Pop Idols
- Discussion (1)
Page 3 of 8
BB (Benazir Bhutto; Battle of the Bands)
But I was soon to learn that some dinosaurs can roar their way out of seeming extinction in a single moment. The person who taught me this was thirty-three-year-old Benazir Bhutto. As long as I could remember she had been the pro-democracy politician under arrest, house arrest or exile. Pakistan was Zia ul-Haq to me, after all; how could someone who spoke of replacing not just the man but the entire system ever be of relevance? Imagine then how my world must have turned on its head in April 1986 when Benazir returned to Pakistan a free woman, for the first time in eight years, and a million people took to the streets of Lahore to welcome her home.
Benazir’s triumphant return was one of several watershed political moments that marked my young life. My earliest ever recollection is of my father showing me his thumb, with a black mark on it, and explaining that he’d just been to the polling booth, and that the black mark, indelible ink, was to guard against anyone attempting to cast more than one vote. I was three and a half then, and the start of Zia ul-Haq’s dictatorship was just months away. I remember the day Benazir’s father was hanged, the day women’s rights activists marched on Islamabad to protest against misogynistic laws and were set upon by baton-wielding police, the day Zia held a referendum to extend his rule. So, the return of Benazir, after a decade of soul-wearying, dictatorial, oppressive political news was electrifying. For me, this is how it happened: at one moment she was far away, then she was in our midst and nothing was quite the same as before.
It seemed just that way with pop music, too. In the mid-eighties, in Lahore and Karachi (and in other pockets of urban Pakistan), groups of students came together in each other’s homes for jam sessions; the names of some of those students are instantly recognizable to anyone following the rise of Pakistani pop in the eighties and nineties: Aamir Zaki in Karachi, Salman Ahmad in Lahore, Junaid Jamshed in Rawalpindi. In 1986, Lahore’s Al-Hamra auditorium hosted its first ‘Battle of the Bands’, and the underground music scene cast off its subterranean nature.
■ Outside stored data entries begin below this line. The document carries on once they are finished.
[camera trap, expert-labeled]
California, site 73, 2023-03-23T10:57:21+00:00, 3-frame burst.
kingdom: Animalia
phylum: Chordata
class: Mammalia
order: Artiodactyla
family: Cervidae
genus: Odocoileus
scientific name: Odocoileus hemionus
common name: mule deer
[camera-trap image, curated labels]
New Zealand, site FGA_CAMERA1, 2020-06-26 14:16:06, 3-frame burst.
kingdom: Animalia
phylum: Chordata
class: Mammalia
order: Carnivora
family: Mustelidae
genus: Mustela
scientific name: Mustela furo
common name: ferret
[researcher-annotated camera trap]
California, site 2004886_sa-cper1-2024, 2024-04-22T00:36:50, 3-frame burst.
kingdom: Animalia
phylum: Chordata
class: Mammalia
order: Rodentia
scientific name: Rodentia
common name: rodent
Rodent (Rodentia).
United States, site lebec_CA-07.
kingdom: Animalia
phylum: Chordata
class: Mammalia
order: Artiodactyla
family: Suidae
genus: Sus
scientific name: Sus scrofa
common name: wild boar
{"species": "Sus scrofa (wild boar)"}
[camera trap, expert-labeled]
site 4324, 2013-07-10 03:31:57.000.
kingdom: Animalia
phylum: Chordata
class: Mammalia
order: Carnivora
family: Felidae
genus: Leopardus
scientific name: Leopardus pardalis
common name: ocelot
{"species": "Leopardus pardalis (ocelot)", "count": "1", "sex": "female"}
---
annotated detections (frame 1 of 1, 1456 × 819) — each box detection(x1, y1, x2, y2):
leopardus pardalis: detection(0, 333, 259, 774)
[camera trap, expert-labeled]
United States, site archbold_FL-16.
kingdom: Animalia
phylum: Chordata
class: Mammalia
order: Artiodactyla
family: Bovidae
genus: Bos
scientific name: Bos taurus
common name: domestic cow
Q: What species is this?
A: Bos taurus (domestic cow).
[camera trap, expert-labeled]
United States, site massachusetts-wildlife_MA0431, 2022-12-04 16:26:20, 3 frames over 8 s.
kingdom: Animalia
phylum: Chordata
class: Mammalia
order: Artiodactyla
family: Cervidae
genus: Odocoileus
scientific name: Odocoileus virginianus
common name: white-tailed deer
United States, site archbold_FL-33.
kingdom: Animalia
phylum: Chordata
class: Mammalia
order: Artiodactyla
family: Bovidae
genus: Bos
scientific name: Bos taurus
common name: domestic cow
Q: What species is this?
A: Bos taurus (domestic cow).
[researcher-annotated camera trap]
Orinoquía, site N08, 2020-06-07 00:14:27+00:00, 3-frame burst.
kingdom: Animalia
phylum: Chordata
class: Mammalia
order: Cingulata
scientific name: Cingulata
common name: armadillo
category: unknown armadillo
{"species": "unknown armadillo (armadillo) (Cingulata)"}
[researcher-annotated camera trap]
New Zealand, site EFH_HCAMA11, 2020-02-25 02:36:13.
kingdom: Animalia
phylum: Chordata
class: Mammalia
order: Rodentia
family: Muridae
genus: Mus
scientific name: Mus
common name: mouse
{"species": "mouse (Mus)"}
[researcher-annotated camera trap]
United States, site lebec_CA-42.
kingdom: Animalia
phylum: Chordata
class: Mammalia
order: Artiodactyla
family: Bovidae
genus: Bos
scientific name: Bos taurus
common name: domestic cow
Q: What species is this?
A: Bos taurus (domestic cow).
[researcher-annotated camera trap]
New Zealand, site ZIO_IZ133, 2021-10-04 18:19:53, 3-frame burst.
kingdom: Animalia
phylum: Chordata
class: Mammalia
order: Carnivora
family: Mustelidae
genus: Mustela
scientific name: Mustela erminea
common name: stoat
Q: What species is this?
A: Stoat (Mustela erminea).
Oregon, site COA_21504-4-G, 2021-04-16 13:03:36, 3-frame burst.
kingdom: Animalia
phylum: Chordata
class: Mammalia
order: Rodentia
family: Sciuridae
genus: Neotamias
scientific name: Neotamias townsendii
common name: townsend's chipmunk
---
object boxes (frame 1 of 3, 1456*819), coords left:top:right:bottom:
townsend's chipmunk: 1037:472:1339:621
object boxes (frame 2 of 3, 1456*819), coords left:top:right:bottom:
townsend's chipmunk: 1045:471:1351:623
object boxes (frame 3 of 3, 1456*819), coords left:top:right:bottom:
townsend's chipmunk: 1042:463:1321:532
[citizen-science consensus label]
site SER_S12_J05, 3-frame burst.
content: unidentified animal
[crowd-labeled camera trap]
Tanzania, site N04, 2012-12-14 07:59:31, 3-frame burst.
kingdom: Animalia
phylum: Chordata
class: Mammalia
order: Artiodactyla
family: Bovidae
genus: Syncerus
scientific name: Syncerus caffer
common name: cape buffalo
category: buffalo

Some of the loudest cheers were reserved for a Rawalpindi-based group called the Vital Signs. But down south, in my home town, we paid little attention to ‘the provinces’ and so the Vital Signs remained completely unknown to me until that day in 1987 when I turned on the TV and saw the four young men singing in an open-top jeep.
The Vital Signs
Watching the video of ‘Dil Dil Pakistan’ (‘Heart,Heart, Pakistan’ or ‘My Heart Beats for Pakistan’) today, I’m struck by the void that must have existed to make pretty boys singing patriotic pop appear subversive. In a bid to circumvent growing restrictions, TV producer Shoaib Mansoor had the idea of getting a pop song past the censors by wrapping it up in nationalism. Vital Signs and ‘Dil Dil Pakistan’ was the result. The video, with its guitar-strumming, denim-clad twenty-something males, premiered on Independence Day – 14 August – 1987 and millions of Pakistanis, including my fourteen-year-old self, fell over in rapture.
Our reaction clearly wasn’t to do with their dance moves. The Vital Signs boys of 1987 seem ill at ease, their gyrations arrhythmic, their posture self-conscious. This is particularly true of the lead singer, Junaid Jamshed, but still, I was in love. They were clean-cut, good-looking and, most shockingly, they were nearby. They were Pakistani after all; one day you might turn a corner and run into one of them. This scenario started to seem even more thrillingly possible the day gossip raced through the schoolyard, telling us that one of the boys at school – a boy I knew! – was Junaid Jamshed’s cousin.
The first concert I ever attended was Vital Signs playing at a swanky Karachi hotel. It’s a safe guess that some of the girls present hadn’t told their parents where they were really going that evening. Mine was a co-ed school, and while all the boys and girls were entirely at ease in each other’s company, many of the girls had restrictions placed on them by their parents about co-ed socializing outside school hours. Almost no one’s parents were classified as fundo, but many were ‘conservative’ – the latter having more to do with ideas of social acceptability and ‘reputation’ than religious strictures.